Pour Dominique, cette vague puissante bouillonne de vie ; et c'est le printemps ! Plutôt que des couleurs maritimes, elle a envie de verdures tendres, de plantes, voici des teintes herbeuses et fleuries, éclatantes de fraîcheur ; elle y ajoute, en suspens, des couleurs plus soutenues, promesses de l'été à venir.

Entre les volets de Dominique, Gabrielle reconnaît le printemps en gestation. Elle apporte une touche estivale avec des coloris plus vifs et dépose un petit carnet de photos sur le rebord de sa fenêtre, pour rêver de voyages devant la nature sereine.

Explosion ! Eruption même ! Eruption d'un volcan de mille couleurs érigé par Catherine, forces telluriques qui modèlent la surface de la terre. Tissus chamarrés, impressions multiples superposées, verticale, colonne d'où s'échappe une multitude bariolée.

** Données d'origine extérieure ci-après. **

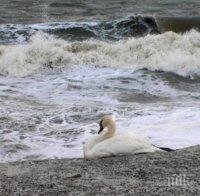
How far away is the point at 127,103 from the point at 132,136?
4.94 metres

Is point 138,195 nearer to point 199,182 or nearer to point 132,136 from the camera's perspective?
point 199,182

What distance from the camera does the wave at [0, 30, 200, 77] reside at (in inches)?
703

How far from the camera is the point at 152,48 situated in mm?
19938

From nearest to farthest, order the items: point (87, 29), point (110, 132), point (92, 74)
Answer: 1. point (110, 132)
2. point (92, 74)
3. point (87, 29)

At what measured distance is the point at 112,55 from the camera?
19438 mm

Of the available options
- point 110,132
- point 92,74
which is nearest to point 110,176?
point 110,132

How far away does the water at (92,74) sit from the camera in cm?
999

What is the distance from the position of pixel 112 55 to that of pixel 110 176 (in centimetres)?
1303

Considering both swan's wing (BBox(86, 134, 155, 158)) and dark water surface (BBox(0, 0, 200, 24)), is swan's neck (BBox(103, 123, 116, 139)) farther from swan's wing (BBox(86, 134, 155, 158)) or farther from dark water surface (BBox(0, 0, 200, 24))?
dark water surface (BBox(0, 0, 200, 24))

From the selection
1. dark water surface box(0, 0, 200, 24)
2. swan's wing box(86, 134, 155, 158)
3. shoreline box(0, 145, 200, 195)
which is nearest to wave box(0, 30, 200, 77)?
dark water surface box(0, 0, 200, 24)

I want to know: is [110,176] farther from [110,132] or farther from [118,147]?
[110,132]

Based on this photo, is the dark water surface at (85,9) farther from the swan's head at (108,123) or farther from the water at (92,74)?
the swan's head at (108,123)

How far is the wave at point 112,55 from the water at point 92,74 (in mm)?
32

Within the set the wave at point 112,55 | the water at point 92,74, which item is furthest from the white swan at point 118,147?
the wave at point 112,55
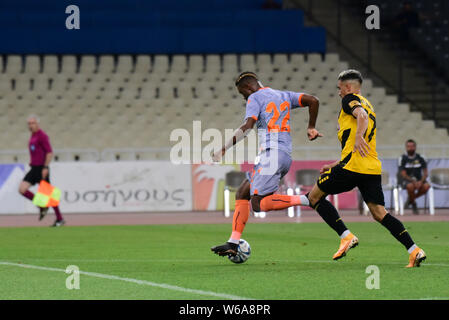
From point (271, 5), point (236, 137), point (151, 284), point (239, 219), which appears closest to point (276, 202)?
point (239, 219)

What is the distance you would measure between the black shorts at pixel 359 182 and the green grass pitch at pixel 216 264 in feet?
2.42

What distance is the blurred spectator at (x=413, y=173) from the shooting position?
75.0ft

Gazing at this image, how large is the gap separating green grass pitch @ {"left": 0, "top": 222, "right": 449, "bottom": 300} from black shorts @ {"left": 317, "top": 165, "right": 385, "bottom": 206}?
74 cm

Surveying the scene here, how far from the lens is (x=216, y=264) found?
34.7ft

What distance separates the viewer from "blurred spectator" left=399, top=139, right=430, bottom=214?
22875mm

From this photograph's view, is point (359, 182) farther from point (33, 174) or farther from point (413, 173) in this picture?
point (413, 173)

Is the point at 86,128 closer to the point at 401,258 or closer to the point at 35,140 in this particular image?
the point at 35,140

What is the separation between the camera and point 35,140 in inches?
734

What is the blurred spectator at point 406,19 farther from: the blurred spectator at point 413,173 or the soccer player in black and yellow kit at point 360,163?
the soccer player in black and yellow kit at point 360,163

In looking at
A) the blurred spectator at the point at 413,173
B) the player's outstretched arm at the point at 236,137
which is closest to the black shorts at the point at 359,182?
the player's outstretched arm at the point at 236,137

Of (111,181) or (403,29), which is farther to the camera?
(403,29)
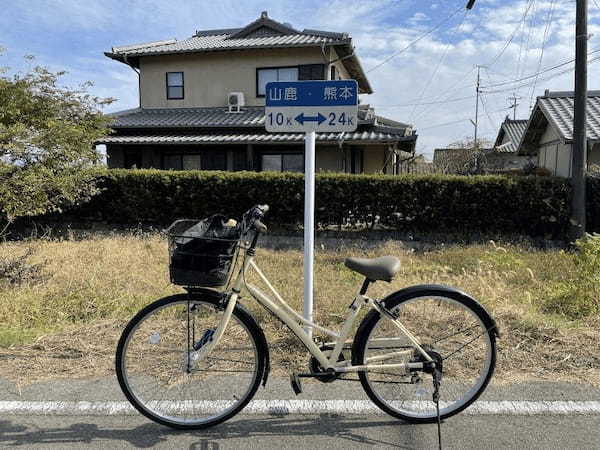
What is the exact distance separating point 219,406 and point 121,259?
4312 mm

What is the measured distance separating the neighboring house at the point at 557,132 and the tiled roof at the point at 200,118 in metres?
4.33

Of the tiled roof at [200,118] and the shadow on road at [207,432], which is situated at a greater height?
the tiled roof at [200,118]

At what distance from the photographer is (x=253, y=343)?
7.86 feet

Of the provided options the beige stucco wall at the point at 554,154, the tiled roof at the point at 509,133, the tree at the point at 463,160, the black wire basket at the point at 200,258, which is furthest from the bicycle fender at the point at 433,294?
the tiled roof at the point at 509,133

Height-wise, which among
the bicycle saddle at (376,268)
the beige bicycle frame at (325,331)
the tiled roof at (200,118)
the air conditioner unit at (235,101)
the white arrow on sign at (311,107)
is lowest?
the beige bicycle frame at (325,331)

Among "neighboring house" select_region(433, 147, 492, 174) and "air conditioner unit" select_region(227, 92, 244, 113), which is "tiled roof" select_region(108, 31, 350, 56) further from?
"neighboring house" select_region(433, 147, 492, 174)

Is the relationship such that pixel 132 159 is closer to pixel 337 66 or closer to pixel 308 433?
pixel 337 66

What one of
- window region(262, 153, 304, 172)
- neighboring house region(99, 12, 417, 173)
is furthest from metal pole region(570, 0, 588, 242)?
window region(262, 153, 304, 172)

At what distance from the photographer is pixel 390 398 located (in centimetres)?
251

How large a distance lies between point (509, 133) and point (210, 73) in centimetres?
2078

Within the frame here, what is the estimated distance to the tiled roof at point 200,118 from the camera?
13.9 metres

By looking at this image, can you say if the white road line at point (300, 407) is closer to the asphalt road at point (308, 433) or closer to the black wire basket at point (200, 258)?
the asphalt road at point (308, 433)

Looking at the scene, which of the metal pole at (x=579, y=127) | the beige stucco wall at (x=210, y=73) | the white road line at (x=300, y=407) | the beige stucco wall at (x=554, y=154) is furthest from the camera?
the beige stucco wall at (x=210, y=73)

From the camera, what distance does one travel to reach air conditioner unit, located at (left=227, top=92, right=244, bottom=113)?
15.1m
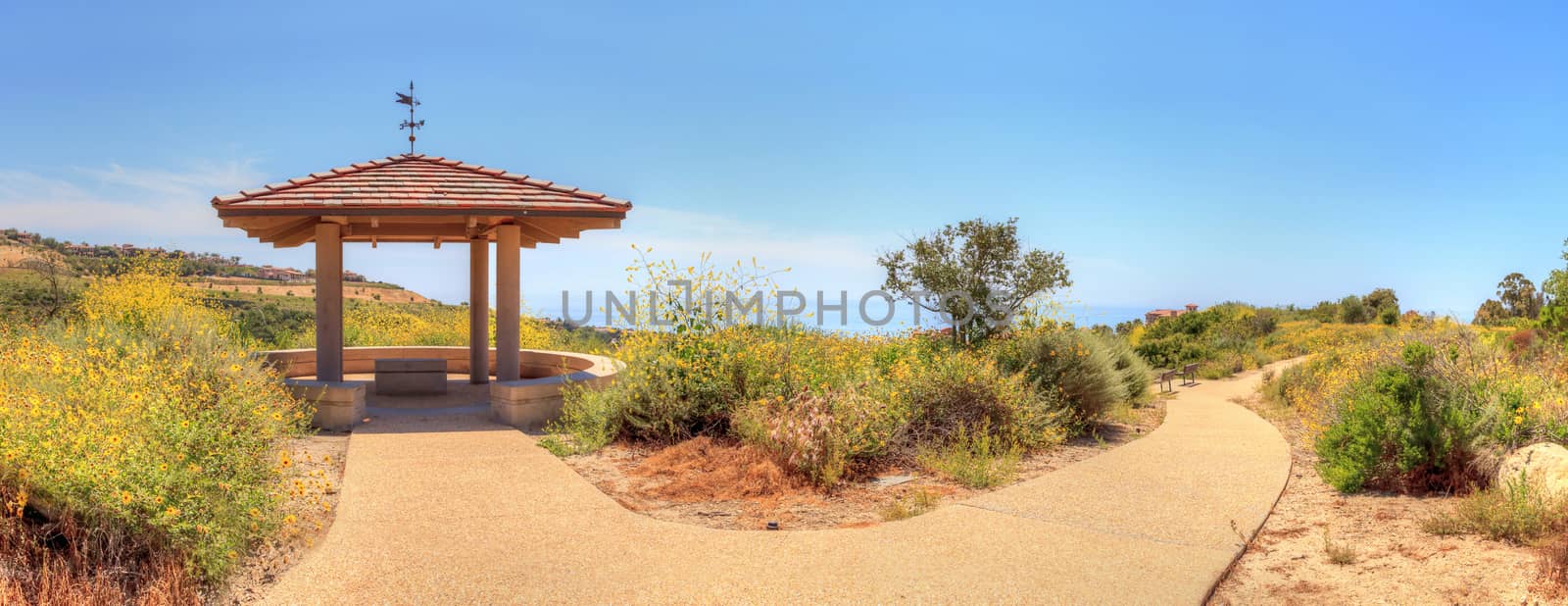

Toutes ces couleurs chez Christine ! elles tombent mal ; entre elle et les couleurs, c'est pas gagné. Pourtant cet univers bariolé lui rappelle une image vue récemment...où donc ?... ah ! oui ! à Venise ! une devanture remplie de cravates...et la voilà partie à broder la forme caractéristique des cravates ; elle y insère aussi quelques passages noirs, mystérieux comme de sombres ruelles...

Des mystères vénitiens, le tableau voyage et arrive chez Patricia : elle y voit des loups de carnaval, des corsets, des dessous féminins, du noir sexy. Elle met en scène elle aussi une devanture, mais de l'emblème de l'homme, elle passe à celui de la femme et imprime pour sa petite boutique des sous-vêtements suggestifs, libertins.

etape 7bis

Pour Colette, la petite boutique s'appelle " les dessous chics", ceux chantés par Gainsboug, incontournable ; le texte est si évocateur, si précis ! elle brode les dernières strophes en guirlande autour d'un coeur de velours rouge transpercé par un talon aiguille ( un vrai !)

etape 8bis

C'est ce présent que reçoit Francine. Sous ses yeux, c'est le monde interlope, canaille, de Toulouse-Lautrec qui s'étale sans pudeur. Que faire ?...aller plus loin serait osé, vraiment !...Calmer le jeu ! voilà !...apaiser les passions, retrouver la sérénité, la pureté du coeur et de l'âme.

On voit alors, sortant d'un habit monacal, deux mains jointes qui semblent prier pour la rédemption des pécheurs.